- Work to be completed -
Copy the records below, replacing every occurrence of "camera" with "viewer" and leaving everything else unchanged.

- Extracted material -
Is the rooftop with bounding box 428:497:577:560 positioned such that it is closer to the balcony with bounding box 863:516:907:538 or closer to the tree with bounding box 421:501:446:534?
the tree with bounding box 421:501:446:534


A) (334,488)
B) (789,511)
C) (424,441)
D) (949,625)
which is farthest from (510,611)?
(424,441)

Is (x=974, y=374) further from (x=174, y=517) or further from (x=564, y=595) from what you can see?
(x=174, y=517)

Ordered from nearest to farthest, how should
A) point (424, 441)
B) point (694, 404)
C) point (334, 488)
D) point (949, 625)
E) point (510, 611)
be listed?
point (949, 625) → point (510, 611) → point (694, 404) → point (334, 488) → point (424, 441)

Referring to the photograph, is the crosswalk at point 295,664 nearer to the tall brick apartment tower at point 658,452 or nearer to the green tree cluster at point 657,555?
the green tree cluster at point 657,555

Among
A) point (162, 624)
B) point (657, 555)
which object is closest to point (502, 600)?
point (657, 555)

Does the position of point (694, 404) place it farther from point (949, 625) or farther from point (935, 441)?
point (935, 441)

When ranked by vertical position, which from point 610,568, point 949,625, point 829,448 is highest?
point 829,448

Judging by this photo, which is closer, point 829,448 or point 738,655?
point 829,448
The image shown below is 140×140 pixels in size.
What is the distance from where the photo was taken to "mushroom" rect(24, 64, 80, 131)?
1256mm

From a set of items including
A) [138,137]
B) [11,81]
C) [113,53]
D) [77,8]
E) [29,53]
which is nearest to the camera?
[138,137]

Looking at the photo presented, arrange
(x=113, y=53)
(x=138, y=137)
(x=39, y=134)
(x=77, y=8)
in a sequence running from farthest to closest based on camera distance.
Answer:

- Output for this task -
Is the rooftop with bounding box 428:497:577:560 positioned such that it is closer to the balcony with bounding box 863:516:907:538 or closer to the tree with bounding box 421:501:446:534?
the tree with bounding box 421:501:446:534


A) (334,488)
B) (789,511)
C) (424,441)
D) (949,625)
which is farthest from (510,611)?
(424,441)

Is (x=974, y=374) further from (x=174, y=517) or further from (x=564, y=595) from what you can see?
(x=174, y=517)

Ordered from nearest to farthest, how should
A) point (424, 441)
B) point (694, 404)
C) point (334, 488)
D) point (949, 625)
E) point (510, 611)
be listed?
point (949, 625) → point (510, 611) → point (694, 404) → point (334, 488) → point (424, 441)

Referring to the photograph, is the crosswalk at point 295,664 nearer to the tall brick apartment tower at point 658,452 or nearer to the green tree cluster at point 657,555?
the green tree cluster at point 657,555

Among
A) point (162, 624)
B) point (657, 555)
which object is closest to point (502, 600)?
point (657, 555)

Does the position of point (694, 404) place it farther from point (949, 625) or farther from point (935, 441)?
point (935, 441)

When ranked by vertical position, which from point 610,568, point 949,625, point 829,448 is highest?
point 829,448

Judging by this photo, which is closer, point 829,448 or point 738,655?
point 829,448
The image shown below is 140×140 pixels in size.
What is the distance from where the photo was taken to "mushroom" rect(24, 64, 80, 131)?
1256mm

From a set of items including
A) [138,137]
B) [11,81]
C) [113,53]
D) [77,8]
E) [29,53]
which is nearest to the viewer?
[138,137]

Looking at the photo presented, arrange
(x=113, y=53)
(x=138, y=137)
(x=39, y=134)
(x=77, y=8)
in a sequence running from farthest to closest based on viewer distance.
Answer:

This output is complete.